Many infrastructure operators apparently regard themselves as “oversized”, and perceive their support functions as being of low quality. The following remedies are indicated:
- Redesign the organization. A high-performance organization requires the right structure, clearly defined individual roles and accountabilities, as well as collaboration guidelines and joint budgets to align incentives and coordinate and facilitate information exchange across departments.
- Undertake delayering. Delayering will optimize the number of direct reports (span of control). By making the organization leaner, operators can avoid micromanagement and excessive bureaucracy, cut duplication and reduce the distance between top management and the customer.
- Investigate and perhaps adopt shared services. Such one-stop service centres can centralize, standardize and automate support functions, and reduce their costs by up to 40%.99
Any of these initiatives will only be successful if accompanied by a rigorous, organization-wide change management effort, supported by strong commitment and strategic direction from key executives.
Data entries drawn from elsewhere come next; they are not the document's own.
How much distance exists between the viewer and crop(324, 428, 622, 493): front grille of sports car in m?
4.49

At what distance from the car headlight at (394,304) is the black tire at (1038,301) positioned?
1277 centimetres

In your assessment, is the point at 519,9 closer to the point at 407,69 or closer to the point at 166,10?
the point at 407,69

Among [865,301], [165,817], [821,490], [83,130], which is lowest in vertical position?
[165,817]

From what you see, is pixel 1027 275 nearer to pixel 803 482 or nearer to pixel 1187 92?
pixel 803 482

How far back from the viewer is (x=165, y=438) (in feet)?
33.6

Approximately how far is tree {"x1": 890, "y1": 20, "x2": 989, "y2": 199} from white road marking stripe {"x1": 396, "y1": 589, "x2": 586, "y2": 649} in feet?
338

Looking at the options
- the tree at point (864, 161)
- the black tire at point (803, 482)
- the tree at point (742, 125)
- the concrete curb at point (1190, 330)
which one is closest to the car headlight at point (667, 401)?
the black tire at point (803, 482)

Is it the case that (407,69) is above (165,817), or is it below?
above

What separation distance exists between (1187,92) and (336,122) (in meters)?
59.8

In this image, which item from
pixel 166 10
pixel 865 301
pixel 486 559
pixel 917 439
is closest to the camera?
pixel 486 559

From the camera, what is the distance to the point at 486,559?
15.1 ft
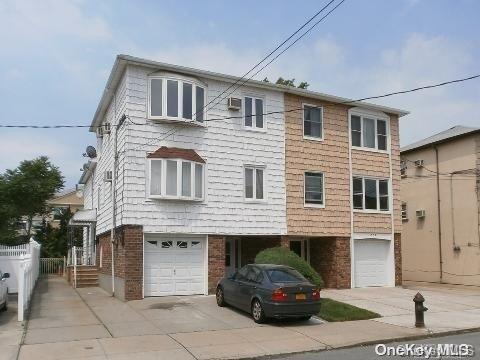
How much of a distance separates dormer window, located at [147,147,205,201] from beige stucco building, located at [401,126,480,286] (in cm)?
1368

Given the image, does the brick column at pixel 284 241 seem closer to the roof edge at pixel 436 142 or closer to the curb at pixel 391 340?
the curb at pixel 391 340

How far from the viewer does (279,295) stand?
13891mm

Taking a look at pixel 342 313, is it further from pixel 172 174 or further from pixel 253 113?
pixel 253 113

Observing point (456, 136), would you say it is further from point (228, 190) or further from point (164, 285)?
point (164, 285)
Embed a cooperative and high-performance culture.
Given a lack of spontaneous cooperation among employees, O&M decisions in many infrastructure organizations are taken in silos. But to optimize total costs of ownership, it is essential to have joint decisions and active communication involving the engineering, construction, purchasing, maintenance and operations functions. To realize such a cooperative culture requires adaptation not just of the organizational design, but also of the organizational context. Fostering teamwork and cooperation involves the following essentials: shared values and vision, an open and performance-oriented culture, proper career paths, long-term incentives, strong leadership capabilities, and high-quality IT systems and tools. Two examples illustrate this:
- The Tennessee Valley Authority in the US introduced a Balanced Scorecard with clear financial, customer, process and learning targets, and cascaded and communicated this to all employees, with bonuses and non-monetary rewards linked to the targets. The initiative resulted in office-space savings worth US$ 20 million, and a US$ 6 million reduction in system losses.100
- The ACP transformed from a “process control” culture to one of entrepreneurial decision-making, by abolishing the “instructions for everything” and installing a continuous improvement process, where staff can propose ideas through the intranet. The new culture inspired a team of about 70 professionals to set up a “maintenance circle” and get together even after work hours to discuss issues and best practices.
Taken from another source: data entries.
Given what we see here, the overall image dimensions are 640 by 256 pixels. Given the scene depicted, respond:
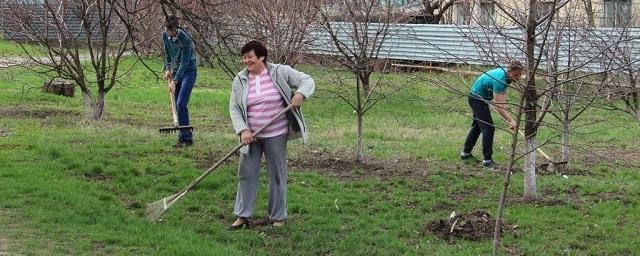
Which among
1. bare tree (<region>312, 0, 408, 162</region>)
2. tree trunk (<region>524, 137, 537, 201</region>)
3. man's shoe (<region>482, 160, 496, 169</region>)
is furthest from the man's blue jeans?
tree trunk (<region>524, 137, 537, 201</region>)

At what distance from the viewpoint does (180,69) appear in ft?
32.8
Balance centralization and decentralization within the organization.
This balance is of particular importance to network infrastructure such as roads and railways, as well as to water and electricity distribution and transmission networks with an extensive regional structure. While the role of the centre can vary, successful infrastructure operations typically balance local asset management responsibility with central knowledge sharing and scale efficiency gains. Infrastructure assets are real assets, which require distributed visual inspection and asset management interventions by teams with local responsibility for O&M. However, to enable economies of scale, some degree of coordination, monitoring and exchange of know-how should be provided by central units or regional operations centres.